Records supplied: Begin
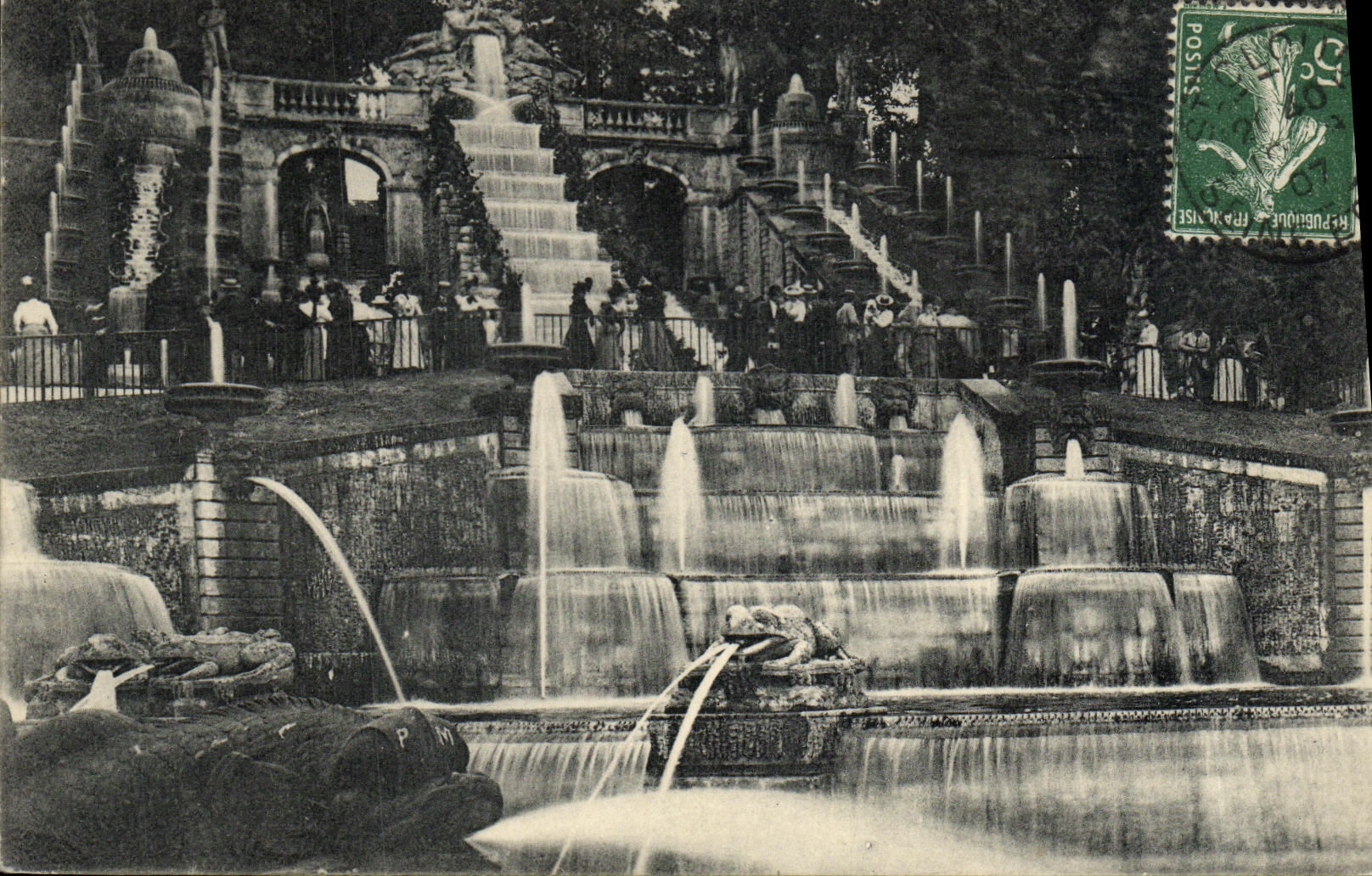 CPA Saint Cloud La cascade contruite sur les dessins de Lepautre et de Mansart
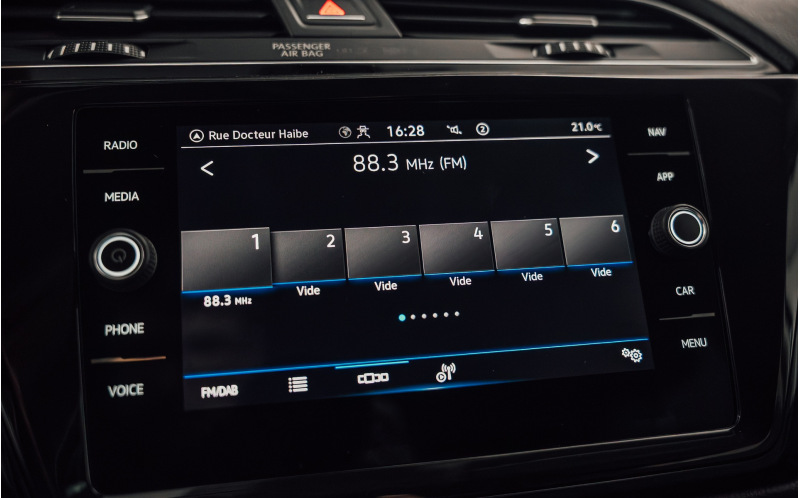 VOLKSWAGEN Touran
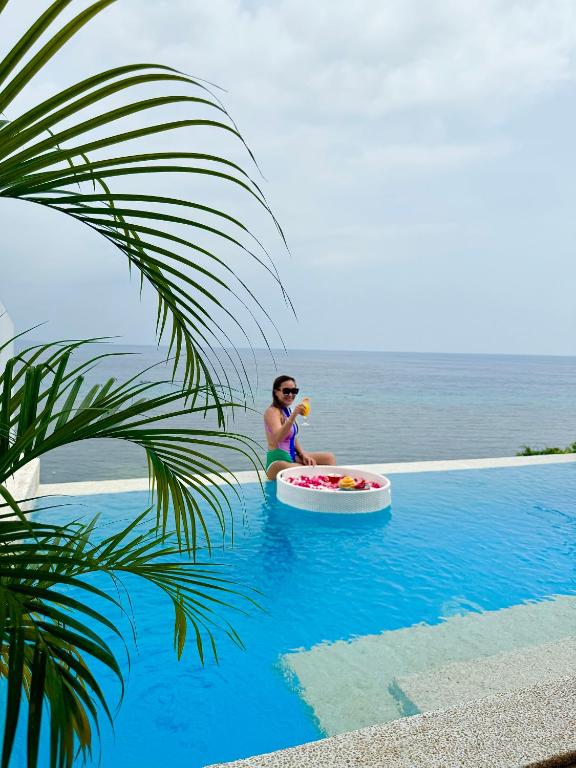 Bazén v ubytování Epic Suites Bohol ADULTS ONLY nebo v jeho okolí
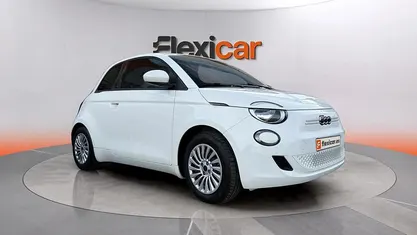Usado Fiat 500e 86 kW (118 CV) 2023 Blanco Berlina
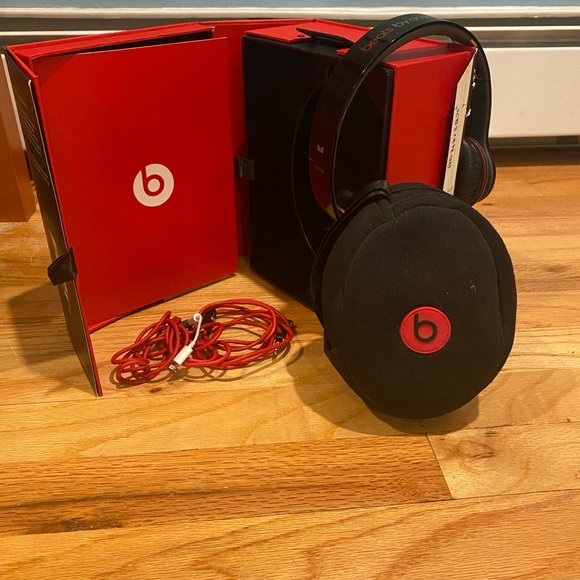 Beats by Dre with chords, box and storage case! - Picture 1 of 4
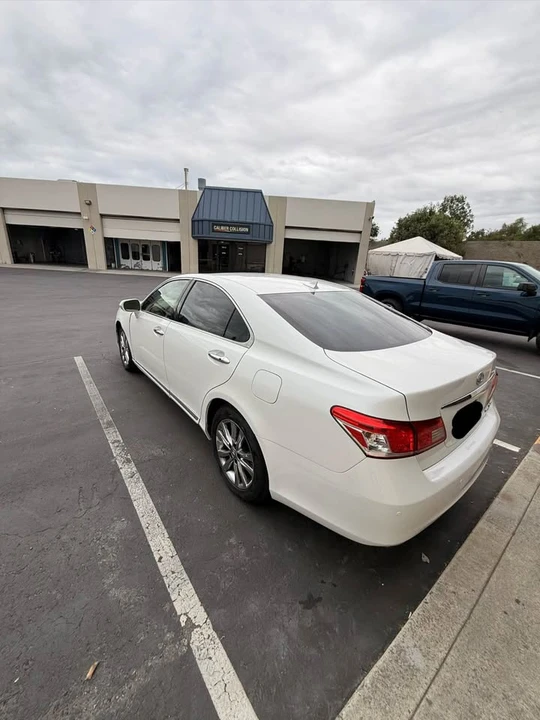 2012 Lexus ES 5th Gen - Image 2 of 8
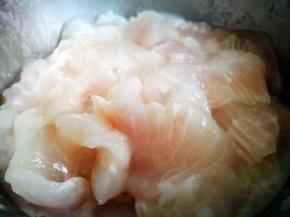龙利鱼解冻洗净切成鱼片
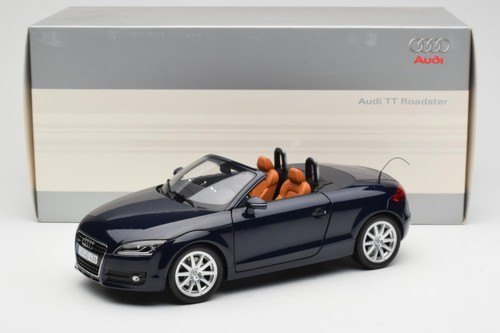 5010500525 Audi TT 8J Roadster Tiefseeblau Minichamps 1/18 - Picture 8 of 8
Records supplied: End
*Required work*. Take the lines from the one holding "龙利鱼解冻洗净切成鱼片" through the final line of the listing above and copy them exactly, both ends included, with no pictures.

*Task answer*.
龙利鱼解冻洗净切成鱼片
 5010500525 Audi TT 8J Roadster Tiefseeblau Minichamps 1/18 - Picture 8 of 8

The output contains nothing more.